Install from Rubygems as:

$ gem install mosql

Or build from source by:

$ gem build mosql.gemspec

And then install the built gem.

## The Collection Map file

In order to define a SQL schema and import your data, MoSQL needs a
collection map file describing the schema of your MongoDB data. (Don't
worry -- MoSQL can handle it if your mongo data doesn't always exactly
fit the stated schema. More on that later).

The collection map is a YAML file describing the databases and
collections in Mongo that you want to import, in terms of their SQL
types. An example collection map might be:

mongodb:
blog_posts:
:columns:
- id:
:source: _id
:type: TEXT
- author_name:
:source: author.name
:type: TEXT
- author_bio:
:source: author.bio
:type: TEXT
- title: TEXT
- created: DOUBLE PRECISION
:meta:
:table: blog_posts
:extra_props: true

Said another way, the collection map is a YAML file containing a hash
mapping

-> { -> }

Where a `` is a hash with `:columns` and
`:meta` fields.

`:columns` is a list of hashes mapping SQL column names to an hash
describing that column. This hash may contain the following fields:

* `:source`: The name of the attribute inside of MongoDB.
* `:type`: (Mandatory) The SQL type.

Use of the `:source` attribute allows for renaming attributes, and
extracting elements of a nested hash using MongoDB's
[dot notation][dot-notation]. In the above example, the `name` and
`bio` fields of the `author` sub-document will be expanded, and the
MongoDB `_id` field will be mapped to an SQL `id` column.

At present, MoSQL does not support using the dot notation to access
elements inside arrays.

As a shorthand, you can specify a one-element hash of the form `name:
TYPE`, in which case `name` will be used for both the source attribute
and the name of the destination column. You can see this shorthand for
the `title` and `created` attributes, above.

Every defined collection must include a mapping for the `_id`
attribute.

`:meta` contains metadata about this collection/table. It is
required to include at least `:table`, naming the SQL table this
collection will be mapped to. `extra_props` determines the handling of
unknown fields in MongoDB objects -- more about that later.

By default, `mosql` looks for a collection map in a file named
`collections.yml` in your current working directory, but you can
specify a different one with `-c` or `--collections`.

[dot-notation]: http://docs.mongodb.org/manual/core/document/#dot-notation

## Usage

Once you have a collection map. MoSQL usage is easy. The basic form
is:

mosql [-c collections.yml] [--sql postgres://sql-server/sql-db] [--mongo mongodb://mongo-uri]

By default, `mosql` connects to both PostgreSQL and MongoDB instances
running on default ports on localhost without authentication.
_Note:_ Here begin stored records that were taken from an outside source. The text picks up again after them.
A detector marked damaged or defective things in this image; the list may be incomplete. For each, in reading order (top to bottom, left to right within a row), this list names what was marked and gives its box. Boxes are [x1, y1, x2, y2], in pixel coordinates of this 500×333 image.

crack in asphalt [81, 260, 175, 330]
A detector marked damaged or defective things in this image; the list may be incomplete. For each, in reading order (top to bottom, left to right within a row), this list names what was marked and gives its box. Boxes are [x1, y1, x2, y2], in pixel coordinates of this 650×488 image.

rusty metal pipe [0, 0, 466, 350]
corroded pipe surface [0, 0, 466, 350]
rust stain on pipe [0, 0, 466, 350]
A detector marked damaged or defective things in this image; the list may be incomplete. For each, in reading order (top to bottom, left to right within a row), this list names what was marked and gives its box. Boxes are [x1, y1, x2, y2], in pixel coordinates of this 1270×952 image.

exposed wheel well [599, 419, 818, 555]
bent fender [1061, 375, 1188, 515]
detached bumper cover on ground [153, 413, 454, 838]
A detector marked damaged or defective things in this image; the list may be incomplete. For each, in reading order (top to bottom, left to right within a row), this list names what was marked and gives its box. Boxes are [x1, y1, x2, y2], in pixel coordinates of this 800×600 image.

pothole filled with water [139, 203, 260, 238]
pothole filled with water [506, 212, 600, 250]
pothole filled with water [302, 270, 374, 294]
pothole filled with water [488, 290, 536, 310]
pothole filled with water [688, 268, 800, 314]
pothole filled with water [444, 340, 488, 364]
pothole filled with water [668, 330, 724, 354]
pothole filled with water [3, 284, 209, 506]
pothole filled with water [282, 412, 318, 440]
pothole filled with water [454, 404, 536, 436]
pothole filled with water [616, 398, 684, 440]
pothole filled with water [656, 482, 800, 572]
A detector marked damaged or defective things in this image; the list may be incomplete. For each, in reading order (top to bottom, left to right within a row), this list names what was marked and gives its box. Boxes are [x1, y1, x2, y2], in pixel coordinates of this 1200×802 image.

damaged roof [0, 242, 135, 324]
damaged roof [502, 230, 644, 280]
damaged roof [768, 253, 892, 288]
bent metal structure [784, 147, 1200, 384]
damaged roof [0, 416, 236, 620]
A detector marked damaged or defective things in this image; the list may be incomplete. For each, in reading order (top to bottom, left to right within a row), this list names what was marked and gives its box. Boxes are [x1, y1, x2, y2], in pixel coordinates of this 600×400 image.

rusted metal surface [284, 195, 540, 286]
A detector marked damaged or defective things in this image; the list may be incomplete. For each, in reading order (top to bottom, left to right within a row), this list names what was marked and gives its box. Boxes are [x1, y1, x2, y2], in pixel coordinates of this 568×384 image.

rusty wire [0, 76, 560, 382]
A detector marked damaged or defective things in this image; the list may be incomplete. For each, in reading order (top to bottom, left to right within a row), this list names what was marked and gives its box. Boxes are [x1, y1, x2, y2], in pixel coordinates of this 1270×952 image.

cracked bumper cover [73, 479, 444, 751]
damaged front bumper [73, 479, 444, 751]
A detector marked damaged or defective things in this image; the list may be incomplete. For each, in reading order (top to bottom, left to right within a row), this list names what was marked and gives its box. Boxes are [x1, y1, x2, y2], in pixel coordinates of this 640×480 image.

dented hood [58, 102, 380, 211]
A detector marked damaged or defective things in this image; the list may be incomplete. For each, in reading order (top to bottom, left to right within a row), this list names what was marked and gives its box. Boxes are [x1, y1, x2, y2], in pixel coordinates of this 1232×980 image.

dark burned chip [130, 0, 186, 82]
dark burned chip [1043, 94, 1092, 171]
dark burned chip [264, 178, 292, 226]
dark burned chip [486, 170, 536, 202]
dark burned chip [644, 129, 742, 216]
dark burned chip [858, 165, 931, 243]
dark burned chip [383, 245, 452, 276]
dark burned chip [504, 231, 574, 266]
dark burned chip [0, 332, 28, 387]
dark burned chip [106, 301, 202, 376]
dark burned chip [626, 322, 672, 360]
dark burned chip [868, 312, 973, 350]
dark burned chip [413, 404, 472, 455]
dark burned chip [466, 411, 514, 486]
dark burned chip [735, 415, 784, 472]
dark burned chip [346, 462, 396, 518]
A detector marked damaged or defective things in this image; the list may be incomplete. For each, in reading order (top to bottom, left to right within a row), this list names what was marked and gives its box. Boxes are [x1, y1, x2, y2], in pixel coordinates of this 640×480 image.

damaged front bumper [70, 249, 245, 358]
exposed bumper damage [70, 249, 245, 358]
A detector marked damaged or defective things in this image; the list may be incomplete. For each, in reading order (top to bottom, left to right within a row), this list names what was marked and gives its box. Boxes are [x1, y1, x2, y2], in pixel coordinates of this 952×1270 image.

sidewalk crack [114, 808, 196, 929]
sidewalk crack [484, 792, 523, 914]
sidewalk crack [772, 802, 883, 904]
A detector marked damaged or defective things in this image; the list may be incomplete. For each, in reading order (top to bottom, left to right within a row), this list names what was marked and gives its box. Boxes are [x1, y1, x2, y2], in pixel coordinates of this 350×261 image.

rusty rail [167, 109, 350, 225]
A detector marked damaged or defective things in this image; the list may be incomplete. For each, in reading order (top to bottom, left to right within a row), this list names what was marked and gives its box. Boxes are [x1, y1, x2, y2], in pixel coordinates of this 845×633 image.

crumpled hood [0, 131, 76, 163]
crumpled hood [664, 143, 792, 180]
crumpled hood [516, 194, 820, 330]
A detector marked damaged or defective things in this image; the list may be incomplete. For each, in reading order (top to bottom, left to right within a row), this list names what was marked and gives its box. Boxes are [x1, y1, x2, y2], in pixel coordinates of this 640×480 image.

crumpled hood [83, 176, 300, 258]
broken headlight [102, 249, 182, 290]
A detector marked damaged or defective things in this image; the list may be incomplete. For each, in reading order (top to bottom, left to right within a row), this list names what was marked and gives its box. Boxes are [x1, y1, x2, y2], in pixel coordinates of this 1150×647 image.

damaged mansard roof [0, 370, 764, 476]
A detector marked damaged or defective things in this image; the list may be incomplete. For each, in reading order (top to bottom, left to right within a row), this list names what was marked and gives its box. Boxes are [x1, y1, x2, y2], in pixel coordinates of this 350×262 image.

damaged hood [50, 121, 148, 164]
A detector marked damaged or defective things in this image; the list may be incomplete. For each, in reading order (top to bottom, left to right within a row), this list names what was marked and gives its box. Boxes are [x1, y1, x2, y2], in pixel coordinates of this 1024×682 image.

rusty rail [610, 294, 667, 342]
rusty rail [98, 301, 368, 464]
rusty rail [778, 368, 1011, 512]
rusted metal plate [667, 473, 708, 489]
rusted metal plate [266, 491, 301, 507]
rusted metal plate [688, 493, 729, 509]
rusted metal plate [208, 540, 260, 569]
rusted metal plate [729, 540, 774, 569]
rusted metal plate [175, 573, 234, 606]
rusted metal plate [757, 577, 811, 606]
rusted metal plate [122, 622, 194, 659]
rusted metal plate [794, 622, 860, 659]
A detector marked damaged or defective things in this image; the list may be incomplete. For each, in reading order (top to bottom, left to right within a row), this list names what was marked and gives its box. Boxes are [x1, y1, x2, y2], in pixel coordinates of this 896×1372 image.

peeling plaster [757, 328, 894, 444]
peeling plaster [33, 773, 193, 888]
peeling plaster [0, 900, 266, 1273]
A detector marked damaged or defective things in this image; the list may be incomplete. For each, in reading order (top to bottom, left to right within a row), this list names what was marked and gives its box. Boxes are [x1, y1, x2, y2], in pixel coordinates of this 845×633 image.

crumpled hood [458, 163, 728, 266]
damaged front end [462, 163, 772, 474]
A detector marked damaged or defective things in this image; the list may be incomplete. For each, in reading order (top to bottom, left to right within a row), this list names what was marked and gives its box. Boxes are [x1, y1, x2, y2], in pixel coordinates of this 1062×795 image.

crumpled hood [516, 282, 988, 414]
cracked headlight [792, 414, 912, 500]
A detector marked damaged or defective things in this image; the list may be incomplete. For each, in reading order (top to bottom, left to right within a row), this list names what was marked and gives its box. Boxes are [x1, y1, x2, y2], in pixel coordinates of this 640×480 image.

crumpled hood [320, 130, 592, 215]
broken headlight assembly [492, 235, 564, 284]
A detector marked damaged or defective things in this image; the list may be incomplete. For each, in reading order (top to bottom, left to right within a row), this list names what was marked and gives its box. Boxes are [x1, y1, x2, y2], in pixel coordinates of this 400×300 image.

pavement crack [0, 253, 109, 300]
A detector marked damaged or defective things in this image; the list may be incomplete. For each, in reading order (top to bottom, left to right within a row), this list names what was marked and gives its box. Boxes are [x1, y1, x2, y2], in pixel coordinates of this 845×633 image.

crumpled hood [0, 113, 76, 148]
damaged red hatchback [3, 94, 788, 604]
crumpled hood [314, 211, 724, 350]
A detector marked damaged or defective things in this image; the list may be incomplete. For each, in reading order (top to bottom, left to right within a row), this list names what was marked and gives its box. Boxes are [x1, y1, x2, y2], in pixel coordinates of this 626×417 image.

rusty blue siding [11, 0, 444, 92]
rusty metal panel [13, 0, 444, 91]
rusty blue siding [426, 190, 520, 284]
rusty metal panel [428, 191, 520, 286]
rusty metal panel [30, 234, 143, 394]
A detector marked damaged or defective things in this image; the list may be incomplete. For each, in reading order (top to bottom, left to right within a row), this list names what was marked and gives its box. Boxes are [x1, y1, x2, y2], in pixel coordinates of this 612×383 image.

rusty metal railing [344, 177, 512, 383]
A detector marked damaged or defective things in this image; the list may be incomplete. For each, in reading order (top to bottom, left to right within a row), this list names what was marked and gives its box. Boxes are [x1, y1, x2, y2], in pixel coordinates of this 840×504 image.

You can
point it at different targets using the `--sql` and `--mongo`
command-line parameters.

`mosql` will:

1. Create the appropriate SQL tables
2. Import data from the Mongo database
3. Start tailing the mongo oplog, propagating changes from MongoDB to SQL.

After the first run, `mosql` will store the status of the optailer in
the `mongo_sql` table in your SQL database, and automatically resume
where it left off. `mosql` uses the replset name to keep track of
which mongo database it's tailing, so that you can tail multiple
databases into the same SQL database. If you want to tail the same
replSet, or multiple replSets with the same name, for some reason, you
can use the `--service` flag to change the name `mosql` uses to track
state.

You likely want to run `mosql` against a secondary node, at least for
the initial import, which will cause large amounts of disk activity on
the target node. One option is to specify this in your connect URI:

mosql --mongo mongodb://node1,node2,node3?readPreference=secondary

(Note that this requires you be using at least version 1.8.3 of
`mongo-ruby-driver`)

## Advanced usage

For advanced scenarios, you can pass options to control mosql's
behavior. If you pass `--skip-tail`, mosql will do the initial import,
but not tail the oplog. This could be used, for example, to do an
import off of a backup snapshot, and then start the tailer on the live
cluster. This can also be useful for hosted services where you do not
have access to the oplog.

If you need to force a fresh reimport, run `--reimport`, which will
cause `mosql` to drop tables, create them anew, and do another import.

Normaly, MoSQL will scan through a list of the databases on the mongo
server you connect to. You avoid this behavior by specifiying a specific
mongo db to connect to with the `--only-db [dbname]` option. This is
useful for hosted services which do not let you list all databases (via
the `listDatabases` command).

## Schema mismatches and _extra_props

If MoSQL encounters values in the MongoDB database that don't fit
within the stated schema (e.g. a floating-point value in a INTEGER
field), it will log a warning, ignore the entire object, and continue.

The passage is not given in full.